Demographic characteristics

To assess the similarity of the three age groups and two BP groups on demographic characteristics, we conducted separate 2 (BP Group: high vs. normal) × 2 (Age Group: younger vs. middle-aged vs. older adults) between-subjects analysis of variance (ANOVA) on participants' years of age, years of education, raw score on the vocabulary subtest of the Wechsler Adult Intelligence Scale-Revised (WAIS-R; (Wechsler, 1981), mean reaction time (RT) on a computerized digit-symbol coding test (Salthouse, 1992), and the average values for SBP and DBP. The results of these analyses are presented in Table 2. The main effects of BP group were significant for SBP and DBP and were qualified by significant Age Group × BP Group interactions. These interactions indicated that within each age group, BP was significantly higher for the HBP group relative to the NBP group, p < 0.001, but the difference between the BP groups was smallest in magnitude for the older adults, due to the rise in BP with age.

Table 2
Results of Betweens-Subjects ANOVA on Participant Characteristics

The age group main effect was significant for digit symbol RT, years of education, and SBP. Bonferroni-corrected paired comparisons [critical t(128) = 2.43, p <.05] indicated that the increase in digit symbol RT across each adjacent age group was significant. For the years of education variable, the increased education for older adults relative to middle-aged adults was significant. For SBP, the comparison between the age groups indicated that middle-aged and older adults had significantly higher SBP than the younger adults.

Cognitive Measures

Our selection of cognitive tasks was based on previous factor analytic studies, which have found that these measures loaded highly on distinct factors representing executive function and elementary perceptual speed (Miyake et al., 2000; Salthouse et al., 2003). The executive measures included: a) verbal fluency (Keil & Kasniak, 2002); b) Trails B minus Trails A, on the Trail-Making task (Heaton, Nelson, Thompson, Burks, & Franklin, 1985; Reitan, 1992); and c) Stroop interference (incongruent RT minus congruent RT; MacLeod, 1991). The speed measures were: a) Trails A, from the Trail-Making task; b) a computerized digit symbol coding task Salthouse, 1992); and c) the neutral (non-conflict) condition of the Stroop task.
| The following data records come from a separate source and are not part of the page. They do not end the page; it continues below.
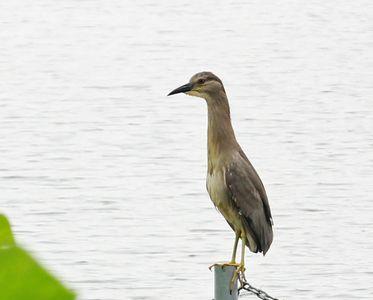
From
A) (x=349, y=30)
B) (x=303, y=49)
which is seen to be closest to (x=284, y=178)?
(x=303, y=49)

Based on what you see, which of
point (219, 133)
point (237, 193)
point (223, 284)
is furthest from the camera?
point (219, 133)

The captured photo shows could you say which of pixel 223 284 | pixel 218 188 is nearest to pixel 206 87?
pixel 218 188

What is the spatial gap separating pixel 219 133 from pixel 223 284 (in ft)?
5.78

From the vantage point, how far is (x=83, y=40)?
24.5 metres

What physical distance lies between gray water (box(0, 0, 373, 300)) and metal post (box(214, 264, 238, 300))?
508mm

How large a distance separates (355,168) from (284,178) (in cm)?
76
In the verbal fluency task, participants named as many words as possible in 60 sec that either began with a designated letter, or were members of the category provided by the experimenter. Participants completed four trials of this task, in which the letters were p and s, and the categories were animal names and supermarket items. This test requires cognitive monitoring to prevent the repetition of words already generated (Keil & Kasniak, 2002).

The Stroop task (MacLeod, 1991) was modified for computer administration. On each trial, participants viewed one of four words (red, blue, art, or game) presented in the center of the computer screen and indicated, by key-press response, whether the color of the letters was red or blue. There were three conditions: congruent (e.g., the word red presented in red), incongruent (e.g., the word red presented in blue) and neutral (the word art or game presented in red or blue). Participants completed 360 test trials (six blocks of 60 trials; 120 trials per condition). Participants responded by pressing one of two keys on the computer keyboard, using the left and right index fingers. The assignment of responses to keys was counterbalanced across participants. The dependent variable was the median RT within each task condition. The task began with a brief set of practice trials, which were not analyzed. This task assesses the inhibition of prepotent responses.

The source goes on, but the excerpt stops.